Em volta deste prenúncio do TGV duriense, vejo o outro lado. Aquele em que o cuidado dá lugar ao desleixo, em que o primor cede perante o abandono. Este património ferroviário merecia mais. Memória e respeito.







Estas são composições cuja dignidade é há muito ignorada. Esventradas pelo catálogo das dilinquências, não respondem à pergunta mais simples: como é possível ter-se chegado aqui ?


































O estado de conservação desta locomotiva a vapor, que esteve ao serviço na Linha,  dispensa qualquer legenda.

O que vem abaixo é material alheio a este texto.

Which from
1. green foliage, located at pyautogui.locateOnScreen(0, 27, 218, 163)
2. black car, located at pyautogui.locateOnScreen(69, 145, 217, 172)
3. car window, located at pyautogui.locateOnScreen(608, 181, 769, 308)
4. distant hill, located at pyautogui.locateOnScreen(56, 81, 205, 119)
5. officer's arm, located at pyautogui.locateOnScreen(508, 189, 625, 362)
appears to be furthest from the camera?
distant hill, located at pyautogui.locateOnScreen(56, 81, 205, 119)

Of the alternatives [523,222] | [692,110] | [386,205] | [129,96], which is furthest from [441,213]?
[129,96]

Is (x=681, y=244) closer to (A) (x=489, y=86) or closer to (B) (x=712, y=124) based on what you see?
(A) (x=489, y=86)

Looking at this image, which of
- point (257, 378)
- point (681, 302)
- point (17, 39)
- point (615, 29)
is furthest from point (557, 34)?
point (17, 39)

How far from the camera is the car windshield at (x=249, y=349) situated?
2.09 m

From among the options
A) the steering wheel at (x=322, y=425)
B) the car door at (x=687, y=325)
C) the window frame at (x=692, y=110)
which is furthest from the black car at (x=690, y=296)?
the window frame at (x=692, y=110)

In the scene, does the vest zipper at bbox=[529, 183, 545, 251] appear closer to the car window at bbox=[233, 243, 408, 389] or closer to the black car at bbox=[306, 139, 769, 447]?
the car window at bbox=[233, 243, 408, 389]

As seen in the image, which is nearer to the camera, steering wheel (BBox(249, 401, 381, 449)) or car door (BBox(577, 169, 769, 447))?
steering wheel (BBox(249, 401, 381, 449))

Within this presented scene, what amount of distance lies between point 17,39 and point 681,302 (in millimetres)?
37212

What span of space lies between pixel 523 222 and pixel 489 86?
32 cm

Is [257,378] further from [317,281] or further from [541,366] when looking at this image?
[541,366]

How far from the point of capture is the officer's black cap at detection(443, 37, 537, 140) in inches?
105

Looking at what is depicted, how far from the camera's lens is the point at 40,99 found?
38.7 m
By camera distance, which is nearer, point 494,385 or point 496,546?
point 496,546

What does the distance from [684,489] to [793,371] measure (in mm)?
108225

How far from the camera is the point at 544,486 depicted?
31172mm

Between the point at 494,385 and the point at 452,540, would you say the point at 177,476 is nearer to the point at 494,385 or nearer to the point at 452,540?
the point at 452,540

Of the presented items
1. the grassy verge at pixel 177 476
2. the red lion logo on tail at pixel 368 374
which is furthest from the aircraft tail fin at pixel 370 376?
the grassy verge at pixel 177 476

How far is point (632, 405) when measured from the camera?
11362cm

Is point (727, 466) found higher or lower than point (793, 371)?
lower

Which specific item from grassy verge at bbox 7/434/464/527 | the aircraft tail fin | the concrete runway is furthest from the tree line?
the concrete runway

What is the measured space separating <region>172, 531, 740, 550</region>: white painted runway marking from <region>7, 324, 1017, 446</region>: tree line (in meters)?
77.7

Neste primeiro plano assemelha-se a um navio naufragado.























O abandono destes pedaços de história à sorte, à inclemência da erosão do tempo e, sobretudo, à acção do vandalismo mentecapto, ultrapassa os limites da negligência. Todo este material circulante agoniza hoje na Estação de Foz Tua, sem que uma luz se vislumbre no final do verdadeiro túnel negro que é o futuro da ferrovia portuguesa. Muito mais do que das palavras, é das imagens que me sirvo para contar a história.








































Saí da Estação de Foz Tua com uma sensação paradoxal. Vi o que tinha para ver. Triste fado o dos caminhos de ferro. Só vestindo a pele do fotógrafo, mais frio e protegido pela câmera documentalista, me senti confortável. 




À direita da Helix o quilómetro um dos mais de cento e trinta da Linha do Tua. Vou fazer os primeiros a pé...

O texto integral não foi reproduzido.